■ **Karar Metni**:
►
Emsal Mahkeme Kararı İstanbul Bölge Adliye Mahkemesi 14. Hukuk Dairesi 2018/228 E. 2018/944 K. 27.09.2018 T.

Görüntülediğiniz mahkeme kararı kesinleşmiş bir karardır.

T.C.
İSTANBUL
BÖLGE ADLİYE MAHKEMESİ
14. HUKUK DAİRESİ
DOSYA NO: 2018/228
KARAR NO : 2018/944
T Ü R K M İ L L E T İ A D I N A
İ S T İ N A F K A R A R I
İNCELENEN DOSYANIN
MAHKEMESİ: Bakırköy 2. Asliye Ticaret Mahkemesi
NUMARASI : 2016/1075 Esas – 2017/1110 Karar
TARİH : 09/11/2017
DAVA : İtirazın İptali (Taşıma Sözleşmesi Kaynaklı)
◄
■ **Derlenen Veriler**:
►
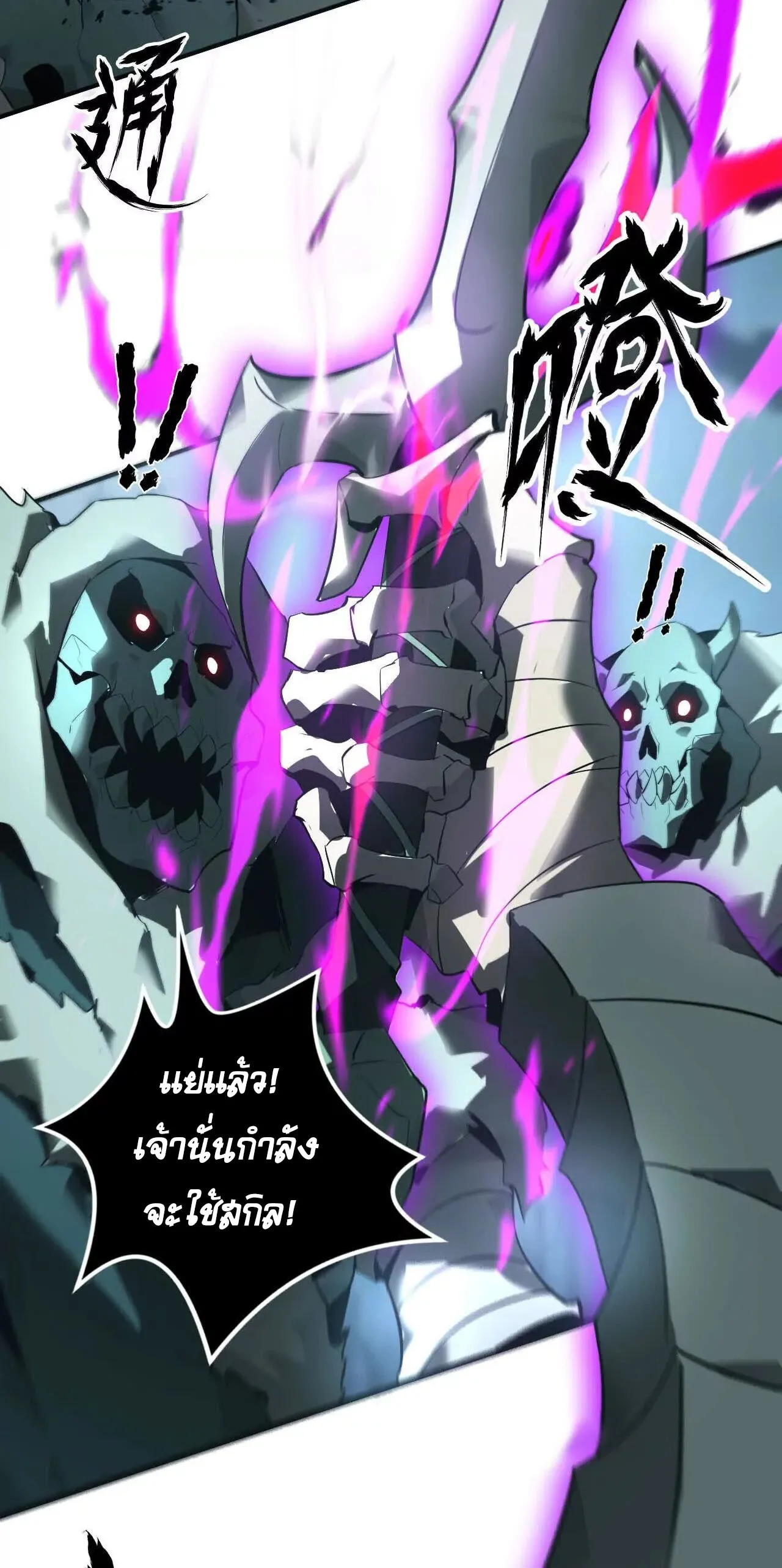 Unparalleled in the Online Gaming World ยอดคน ณ โลกออนไลน_ ตอนที่ ตอนที่ 16 รูปที่ 22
◄
■ **Görev**: Karar metninin "Emsal Mahkeme Kararı" ifadesinden başlayıp "kesinleşmiş bir karardır." ifadesine kadar inen bölümünü, "kesinleşmiş" sözcüğünü "kesinleşmemiş" ile değiştirerek yeniden yaz.

■ **Yanıt**:
Emsal Mahkeme Kararı İstanbul Bölge Adliye Mahkemesi 14. Hukuk Dairesi 2018/228 E. 2018/944 K. 27.09.2018 T.

Görüntülediğiniz mahkeme kararı kesinleşmemiş bir karardır.